Quuxplusone / LLVMBugzillaTest

0 stars 0 forks source link

-fno-zero-initialized-in-bss -fno-common and tentative definitions #30598

Open Quuxplusone opened 7 years ago

Quuxplusone commented 7 years ago
Bugzilla Link PR31625
Status NEW
Importance P normal
Reported by hstong@ca.ibm.com
Reported on 2017-01-12 22:25:41 -0800
Last modified on 2019-01-29 08:08:25 -0800
Version trunk
Hardware PC Linux
CC erich.keane@intel.com, llvm-bugs@lists.llvm.org, neeilans@live.com, richard-llvm@metafoo.co.uk
Fixed by commit(s)
Attachments
Blocks
Blocked by
See also
Clang's support for -fno-zero-initialized-in-bss does not match GCC's.
In particular, when using -fno-common, tentative definitions are still placed
by GCC into BSS.

Online compiler:
http://melpon.org/wandbox/permlink/76ugV7cPaxxqjIMl

### Source (<stdin>):
int x;

### Compiler invocation:
clang -c -o a.o -x c -fno-common -fno-zero-initialized-in-bss -

### Additional commands:
objdump -wt a.o | grep -P '\b''x\b'

### Expected output:
0000000000000000 g     O .bss   0000000000000004 x

### Actual output:
0000000000000000 g     O .data  0000000000000004 x

### clang -v:
clang version 4.0.0 (trunk 290110)
Target: x86_64-unknown-linux-gnu
Thread model: posix
InstalledDir: /usr/local/llvm-head/bin
Found candidate GCC installation: /usr/lib/gcc/x86_64-linux-gnu/4.6
Found candidate GCC installation: /usr/lib/gcc/x86_64-linux-gnu/4.6.3
Selected GCC installation: /usr/lib/gcc/x86_64-linux-gnu/4.6
Candidate multilib: .;@m64
Candidate multilib: 32;@m32
Selected multilib: .;@m64
Quuxplusone commented 5 years ago
This still exists in trunk today.  I believe the problem in part is that IR
CodeGen doesn't differentiate between an initalized and uninitialized variable.
See: https://godbolt.org/z/vnhOMG

Note that:
@i_uninit = dso_local global i32 0, align 4, !dbg !0
@i_init_zero = dso_local global i32 0, align 4, !dbg !6

BOTH are i32 0, despite one being initialized and one not.

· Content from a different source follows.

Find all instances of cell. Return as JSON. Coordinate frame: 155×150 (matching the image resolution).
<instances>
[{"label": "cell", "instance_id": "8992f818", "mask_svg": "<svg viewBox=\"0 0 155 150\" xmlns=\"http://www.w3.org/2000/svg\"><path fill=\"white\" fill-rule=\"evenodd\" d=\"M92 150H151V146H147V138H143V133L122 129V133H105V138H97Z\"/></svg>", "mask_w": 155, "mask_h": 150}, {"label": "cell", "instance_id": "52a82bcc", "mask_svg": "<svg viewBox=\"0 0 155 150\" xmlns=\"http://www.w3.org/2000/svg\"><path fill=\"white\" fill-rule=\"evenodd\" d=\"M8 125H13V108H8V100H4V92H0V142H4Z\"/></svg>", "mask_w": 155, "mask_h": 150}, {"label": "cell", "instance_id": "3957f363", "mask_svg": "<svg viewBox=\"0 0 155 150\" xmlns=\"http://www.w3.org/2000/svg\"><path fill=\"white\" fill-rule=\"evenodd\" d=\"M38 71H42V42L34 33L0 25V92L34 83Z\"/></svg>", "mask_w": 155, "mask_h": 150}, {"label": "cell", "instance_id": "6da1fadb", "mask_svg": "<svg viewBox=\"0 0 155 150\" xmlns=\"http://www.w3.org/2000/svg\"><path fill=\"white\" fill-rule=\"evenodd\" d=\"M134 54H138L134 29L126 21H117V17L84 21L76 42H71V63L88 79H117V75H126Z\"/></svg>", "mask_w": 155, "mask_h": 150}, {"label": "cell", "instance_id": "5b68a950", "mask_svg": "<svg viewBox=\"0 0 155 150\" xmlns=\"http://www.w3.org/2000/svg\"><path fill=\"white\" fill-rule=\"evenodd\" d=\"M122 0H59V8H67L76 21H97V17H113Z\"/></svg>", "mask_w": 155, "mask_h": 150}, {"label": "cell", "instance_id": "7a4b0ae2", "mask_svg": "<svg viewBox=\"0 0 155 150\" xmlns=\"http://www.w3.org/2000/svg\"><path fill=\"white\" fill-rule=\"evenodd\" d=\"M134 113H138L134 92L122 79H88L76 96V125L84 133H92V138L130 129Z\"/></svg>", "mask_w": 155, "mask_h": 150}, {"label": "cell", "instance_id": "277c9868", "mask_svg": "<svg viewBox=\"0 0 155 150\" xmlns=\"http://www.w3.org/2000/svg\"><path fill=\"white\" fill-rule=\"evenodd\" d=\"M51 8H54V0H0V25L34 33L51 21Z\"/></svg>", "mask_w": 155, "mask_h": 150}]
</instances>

CodeGenModule.cpp (CodeGenModule::EmitGlobalVarDefinition) seems to do this
intentionally (see the else if(!InitExpr) condition, ~3493).

The comment claims that this is intentional.  It seems to me that we could
replace the Init = line in that with llvm::UndefValue::get(D->getType()-
>getTypePtr());, however I'm not sure of the full consequences of that.

Additionally, some LLVM work would need to be done to correctly handle the bss
based on its init status.

Does anyone familiar with this code have guidance that they can give?  The test
failures of the above suggested changes (to get the Clang done) is a pretty
massive list, but I'm OK doing them if we believe this is the right thing.
Quuxplusone commented 5 years ago
Based on my reading of:
http://eel.is/c++draft/dcl.init#10 and http://eel.is/c++draft/basic.stc.static

I think my version above is illegal, right?  We presumably need some way to
identify which variables are "initialized in text" vs "initialized by rule" in
this case.
Quuxplusone commented 5 years ago
(In reply to Erich Keane from comment #2)
> Based on my reading of:
> http://eel.is/c++draft/dcl.init#10 and
> http://eel.is/c++draft/basic.stc.static
>
> I think my version above is illegal, right?  We presumably need some way to
> identify which variables are "initialized in text" vs "initialized by rule"
> in this case.
Yes, zero-initialization produces defined values that can be inspected.

As for the semantics, the "initialized by rule" portion seems to specifically
be the zero-initialization that is performed by [basic.start.static] in the
absence of constant initialization. An object that needs dynamic initialization
goes into BSS (if all bytes should be zero as the result of zero-
initialization).

All other constant initialization (including zero-initializing as part of value-
initialization) is not considered for BSS when -fno-zero-initialized-in-bss is
in effect.
Quuxplusone commented 5 years ago

Alright, thanks for the confirmation.

I'll discuss with my LLVM folks how we can communicate the difference between "initialized in text" vs "initialized by rule". At the moment, I don't see a way to do so in IR.